Insights on understanding herniated discs

 Back pain is a major problem among Americans. It’s the sixth leading most costly condition in the U.S. with about 8 percent of all adults having persistent back pain limiting their ability to work or perform daily activities.

One type of back pain many people suffer from is called a slipped or herniated disc. There are 24 bones called vertebrae that make up the human spine.  Some of the vertebrae are cushioned by soft discs allowing us to bend over and do movements like twisting our body side to side. But if a disc between two vertebrae slips out of place, nerves surrounding this area become irritated causing severe pain known as a slipped or herniated disc.

The location of a most herniated disc is in the lower back which can irritate nearby nerves resulting in pain, weakness, or numbness in an arm or leg. If the pain is in the leg, it may extend down to your leg, ankle, or foot.  You may also lose some feeling or have tingling or weakness in your legs.  However, some people with a herniated disc have no pain.  Usually, most people with a herniated disc do not require surgery to fix the problem.

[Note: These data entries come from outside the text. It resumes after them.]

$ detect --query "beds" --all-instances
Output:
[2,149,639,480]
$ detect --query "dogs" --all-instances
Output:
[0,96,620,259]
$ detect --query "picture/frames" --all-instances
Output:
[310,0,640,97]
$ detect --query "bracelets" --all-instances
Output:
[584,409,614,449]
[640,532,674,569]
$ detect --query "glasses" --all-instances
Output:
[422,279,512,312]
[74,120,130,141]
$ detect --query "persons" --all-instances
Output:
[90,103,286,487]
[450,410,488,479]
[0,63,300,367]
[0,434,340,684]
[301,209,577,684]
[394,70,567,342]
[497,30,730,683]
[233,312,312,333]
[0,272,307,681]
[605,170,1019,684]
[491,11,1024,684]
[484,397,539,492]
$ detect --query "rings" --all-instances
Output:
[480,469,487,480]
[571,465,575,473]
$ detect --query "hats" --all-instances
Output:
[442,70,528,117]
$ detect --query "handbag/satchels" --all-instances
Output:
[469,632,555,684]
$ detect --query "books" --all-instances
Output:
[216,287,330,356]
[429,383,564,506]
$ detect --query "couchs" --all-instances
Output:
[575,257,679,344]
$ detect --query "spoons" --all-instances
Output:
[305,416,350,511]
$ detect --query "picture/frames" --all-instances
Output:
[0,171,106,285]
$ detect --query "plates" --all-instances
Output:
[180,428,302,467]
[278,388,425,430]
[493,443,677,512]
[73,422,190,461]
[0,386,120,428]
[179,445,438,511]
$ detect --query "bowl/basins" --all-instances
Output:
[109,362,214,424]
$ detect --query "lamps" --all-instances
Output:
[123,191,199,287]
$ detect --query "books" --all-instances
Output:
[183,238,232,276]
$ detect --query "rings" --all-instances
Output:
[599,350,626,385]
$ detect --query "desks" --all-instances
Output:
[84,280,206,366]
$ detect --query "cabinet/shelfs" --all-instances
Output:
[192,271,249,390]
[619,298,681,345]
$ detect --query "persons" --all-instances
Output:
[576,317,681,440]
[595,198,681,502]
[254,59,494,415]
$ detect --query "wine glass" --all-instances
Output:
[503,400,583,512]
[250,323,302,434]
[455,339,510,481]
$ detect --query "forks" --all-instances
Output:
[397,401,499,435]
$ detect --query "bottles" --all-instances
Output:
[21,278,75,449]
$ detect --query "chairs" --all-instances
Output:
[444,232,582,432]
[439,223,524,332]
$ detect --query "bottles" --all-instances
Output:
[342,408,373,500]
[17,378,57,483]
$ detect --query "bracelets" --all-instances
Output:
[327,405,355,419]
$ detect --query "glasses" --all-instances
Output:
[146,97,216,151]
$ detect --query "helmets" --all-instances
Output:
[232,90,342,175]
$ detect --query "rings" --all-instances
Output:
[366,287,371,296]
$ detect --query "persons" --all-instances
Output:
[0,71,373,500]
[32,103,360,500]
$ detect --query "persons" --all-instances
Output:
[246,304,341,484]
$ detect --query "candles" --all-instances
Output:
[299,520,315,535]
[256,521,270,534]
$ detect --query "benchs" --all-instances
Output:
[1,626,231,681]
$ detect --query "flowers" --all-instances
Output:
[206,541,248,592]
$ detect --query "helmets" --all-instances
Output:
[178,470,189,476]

To further understand and become familiar with herniated discs, here are facts helping you assess if you have a herniated disc, getting treated and how they may be prevented:

Who is more at risk for herniated discs?

Various factors can increase your risk of developing a herniated disc.  One factor is getting older. The spine contains a lot of water.  With aging, discs become weaker and drier, a process called disc degeneration. The discs can also shrink causing the bones in your spine to get closer together.

Another factor is excess weight gain which adds additional stress on the lower back. Also, using the poor technique when lifting a heavy object, along with constant twisting or bending, can irritate discs leading to herniation.

Signs of a herniated disc

While herniated discs can occur in any part of the spine, the lower back (the lumbar spine), just above the hips, is the most common location. Sometimes this pain may even spread from the back to the buttocks, thighs, and calves.

Activity tends to increase the pain of a herniated disc, and for some, even coughing or sneezing puts pressure on pinched nerves.

Getting diagnosed for a herniated disc

If you are experiencing symptoms associated with a herniated disc, see your doctor. Do not self-diagnosis. A physical exam is crucial for diagnosing the location and source of pain of a herniated disc. The exam may include a neurological check which includes checking for signs of loss of sensations such as numbness or weakness in a leg or foot. Muscle strength and reflexes will also be checked.

You may be asked to lean forward and back and bend from side to side to assess your range of motion. In addition, you may be asked to lie on your back and lift your legs in various positions checking for a herniated disc. The doctor will also observe your gait checking for difficulty in walking due to pain. Other health issues or habits will be discussed to assess their role in your back pain.

Sometimes, doctors will order a CT scan or MRI to diagnose a herniated disc to help confirm the diagnosis of a herniated disc.

How are herniated discs treated?

The primary goal of treatment is to relieve pain and other symptoms caused by the herniated disc. Treatment plans for this condition should be individualized based on the source of pain, the severity of pain, and the specific symptoms a patient is experiencing.

In general, doctors will recommend conservative treatment first. That might be a day or two of rest; however, it’s important to get up and start moving again as soon as possible. Prolonged bed rest can worsen back pain since changes can take place within spine that is not helpful for healing. Ask your doctor what physical activities you can do safely without compromising the health of your discs. Usually, they will recommend avoiding heavy lifting or strenuous activity.

A referral to a physical therapist (PT) can help. These trained professionals will perform specific exercises to improve core strength, flexibility, and endurance helping you engage in normal activities. PT’s will help you learn stretching exercises improving flexibility of tight muscles and have you do aerobic exercises such as walking or using a stationary bike, to build endurance and improve circulation.

Spinal injections, referred to as epidurals, may also be recommended to help reduce swelling and inflammation of the nerve roots.

Surgery is generally not needed, but if you continue to have weakness, trouble walking or the pain is not improving or getting worse, it may be an option. A thorough discussion with your doctor and an orthopedic surgeon going over the pros and cons of surgery for a herniated disc is necessary to make the best decision.

Reducing your risk of a herniated disc

This is the question to be asking before any sign of back problems begin. There are many lifestyle habits that help reduce your risk in preventing a herniated disc:

  • Always use proper lifting techniques.
  • Maintain a healthy weight as excess weight puts pressure on the lower back.
  • Practice good posture when walking, sitting, standing, and sleeping.
  • Stretch often when sitting for long periods of time.
  • Avoid wearing high-heeled shoes.
  • Exercise regularly keeping muscles of your back, legs, and stomach strong.